I'm looking for a document oriented database to store over millions of invoices with fast reporting speed.
I find some options such as MongoDB, Ravendb, Couchdb but I don't know the risk of performance failure vs. Sql Server Xml type column.
The source of this question is here.
Fast reporting is something that you want to do in sql server. I'm not aware of a good NoSQL solution for this scenario.
RavenDB has the index replication bundle that enables you to replicate an index to a sql table, so that you can do some advanced reports on them.
Reza,
RavenDB seems like a good match here. It all depends on what you are actually calling "reporting".
Doing things like "how many invoices are there for last month" is easy in RavenDB.
As is doing things like "how much money does Northwind owe us?"
We don't recommend RavenDB for reporting for the specific case where you have dynamic reporting needs such as the need to do on the fly aggregation.
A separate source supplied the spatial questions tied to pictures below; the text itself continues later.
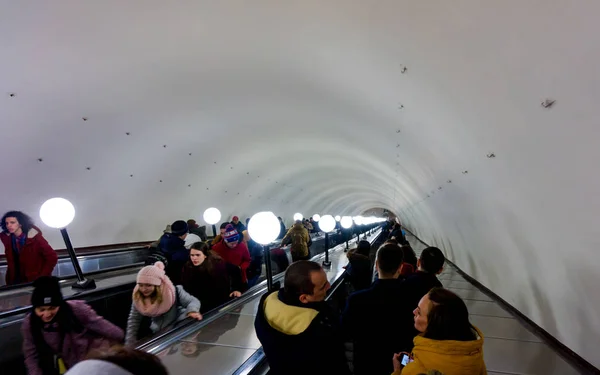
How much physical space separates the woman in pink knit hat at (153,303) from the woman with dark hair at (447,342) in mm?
2450

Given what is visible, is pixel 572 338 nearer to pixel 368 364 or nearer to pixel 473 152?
pixel 473 152

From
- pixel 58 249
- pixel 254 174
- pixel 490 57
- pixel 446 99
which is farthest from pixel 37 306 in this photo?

What is it that you are actually trying to do with regards to reporting?
That aside, invoices is a nice place where RavenDB truly shines, especially given the other parameters of this question with the dynamic nature of the invoices.
but I don't know the risk of performance failure vs. Sql Server Xml type column.
Epic fail already here. Invoices are relational data in most cases (in all you need) so address links, line items, numbers and prices are in tables, not XML data type. This is the "ok, so - you planned to wkr at McDonalds, not in our team?" level design decision.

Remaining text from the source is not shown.